▶ [Data rows]
## START
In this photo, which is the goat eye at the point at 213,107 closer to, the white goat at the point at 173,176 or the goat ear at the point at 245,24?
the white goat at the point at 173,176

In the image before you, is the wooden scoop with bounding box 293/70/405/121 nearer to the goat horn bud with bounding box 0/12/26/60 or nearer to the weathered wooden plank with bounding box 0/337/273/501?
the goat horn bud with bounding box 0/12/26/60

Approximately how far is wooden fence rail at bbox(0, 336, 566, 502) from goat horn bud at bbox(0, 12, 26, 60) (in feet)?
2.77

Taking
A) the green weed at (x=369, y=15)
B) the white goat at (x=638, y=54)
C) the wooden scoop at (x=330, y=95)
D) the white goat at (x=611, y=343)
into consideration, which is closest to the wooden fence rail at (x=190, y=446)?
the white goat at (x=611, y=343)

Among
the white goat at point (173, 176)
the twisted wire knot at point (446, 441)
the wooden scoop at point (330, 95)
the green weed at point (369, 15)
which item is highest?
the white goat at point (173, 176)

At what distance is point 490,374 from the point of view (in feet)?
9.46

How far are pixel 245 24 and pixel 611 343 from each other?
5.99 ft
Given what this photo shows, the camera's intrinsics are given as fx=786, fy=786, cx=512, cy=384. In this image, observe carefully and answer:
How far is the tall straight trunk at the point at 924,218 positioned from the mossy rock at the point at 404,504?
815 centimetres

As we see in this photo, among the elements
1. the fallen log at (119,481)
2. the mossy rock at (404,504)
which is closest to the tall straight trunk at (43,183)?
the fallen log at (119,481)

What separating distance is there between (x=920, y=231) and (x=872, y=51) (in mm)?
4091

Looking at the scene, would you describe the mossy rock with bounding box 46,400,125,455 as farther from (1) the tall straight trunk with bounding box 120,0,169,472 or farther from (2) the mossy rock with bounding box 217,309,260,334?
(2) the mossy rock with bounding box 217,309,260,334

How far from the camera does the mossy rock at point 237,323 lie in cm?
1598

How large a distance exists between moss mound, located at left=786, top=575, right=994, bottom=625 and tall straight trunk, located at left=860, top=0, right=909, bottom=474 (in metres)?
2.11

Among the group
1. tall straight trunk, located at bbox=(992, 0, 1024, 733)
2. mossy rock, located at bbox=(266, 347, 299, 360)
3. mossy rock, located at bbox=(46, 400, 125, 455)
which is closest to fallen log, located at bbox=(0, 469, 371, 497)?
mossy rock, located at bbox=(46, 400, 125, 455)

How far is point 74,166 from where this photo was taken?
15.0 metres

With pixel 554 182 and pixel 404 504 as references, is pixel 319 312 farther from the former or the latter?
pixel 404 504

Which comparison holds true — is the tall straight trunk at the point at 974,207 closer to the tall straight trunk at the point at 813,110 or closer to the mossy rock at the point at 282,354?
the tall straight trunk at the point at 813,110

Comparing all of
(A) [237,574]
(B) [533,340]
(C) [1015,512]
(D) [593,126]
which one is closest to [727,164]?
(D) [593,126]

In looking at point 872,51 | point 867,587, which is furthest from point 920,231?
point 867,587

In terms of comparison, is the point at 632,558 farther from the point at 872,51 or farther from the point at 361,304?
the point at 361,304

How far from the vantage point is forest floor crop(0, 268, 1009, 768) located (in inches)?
## END
▶ [What this task involves] Repeat verbatim the lines of the material, starting at the line that contains "Which comparison holds" and continuing through the final line of the material, with both ends included.

▶ [Response to the task]
Which comparison holds true — is the tall straight trunk at the point at 974,207 closer to the tall straight trunk at the point at 813,110 or closer to the mossy rock at the point at 282,354?
the tall straight trunk at the point at 813,110

Comparing all of
(A) [237,574]
(B) [533,340]
(C) [1015,512]
(D) [593,126]
which one is closest to [727,164]?
(D) [593,126]

In looking at point 872,51 | point 867,587, which is furthest from point 920,231?
point 867,587

In terms of comparison, is the point at 632,558 farther from the point at 872,51 or farther from the point at 361,304?
the point at 361,304

How far from the vantage point is forest floor crop(0, 268, 1009, 768) located (in inches)?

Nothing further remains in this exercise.